Auron se mit à courir en prenant une direction pas trop au hasard. C'était comme ci quelqu'un le guidait. Il devait aller par là bas et c'était tout. Positionnant son épée sur son épaule, il se courait le lus vite qu'il le pouvait, s'en fichant des points de cotés, de sa respiration saccadée, ses jambes brûlantes… Rikku… Sa Rikku n'était pas loin… Elle pleurait après lui… Elle était seule et sans protection dans ce lieu vide. Elle était seule et abandonnée… Elle était seule et désespérée. Désespoir… Non. Il allait rayer ce mot de l'âme de Rikku. Elle ne sera plus jamais triste. Plus jamais elle ne pleura comme elle l'avait fait dans l'eau. Plus jamais il la verra verser des larmes aussi cruelles que la mort. Non. Il allait la retrouver. S'il devait disparaître de ce monde, ce sera avec elle point final.

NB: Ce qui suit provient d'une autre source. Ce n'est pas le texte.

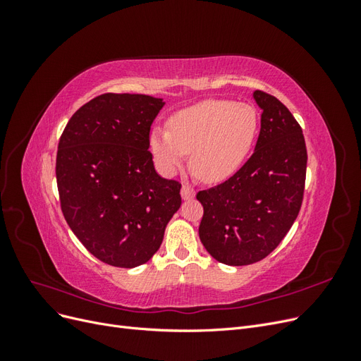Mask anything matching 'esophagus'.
Segmentation results:
<instances>
[{"mask_svg": "<svg viewBox=\"0 0 361 361\" xmlns=\"http://www.w3.org/2000/svg\"><path fill=\"white\" fill-rule=\"evenodd\" d=\"M180 195H182L183 200L194 199L195 197V190L192 187H190V185H183L182 190H180Z\"/></svg>", "mask_w": 361, "mask_h": 361, "instance_id": "1", "label": "esophagus"}]
</instances>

Le gardien légendaire fut contraint de s'arrêter un instant pour calmer les crampes de ses jambes et de son épaule droite. S'appuyant sur son épée, haletant, il regardait toujours devant lui, ses lunettes pendantes au bout du nez. Elles avaient encore l'odeur de Rikku sur elle. Il était si ouvert, si passionné, si amoureuxqu'il le sentait. Cela l'encourageait et le désespérait à la fois. Il se forçait à ne pas penser qu'il ne la reverrait jamais. Il se forçait à garder l'espoir que par delà l'horizon il la retrouvera… C'était certain. Un chevalier sauvait toujours sa belle, non ? Elle était là-bas. Elle l'attendait. Elle était seule. Elle pleurait sans doute…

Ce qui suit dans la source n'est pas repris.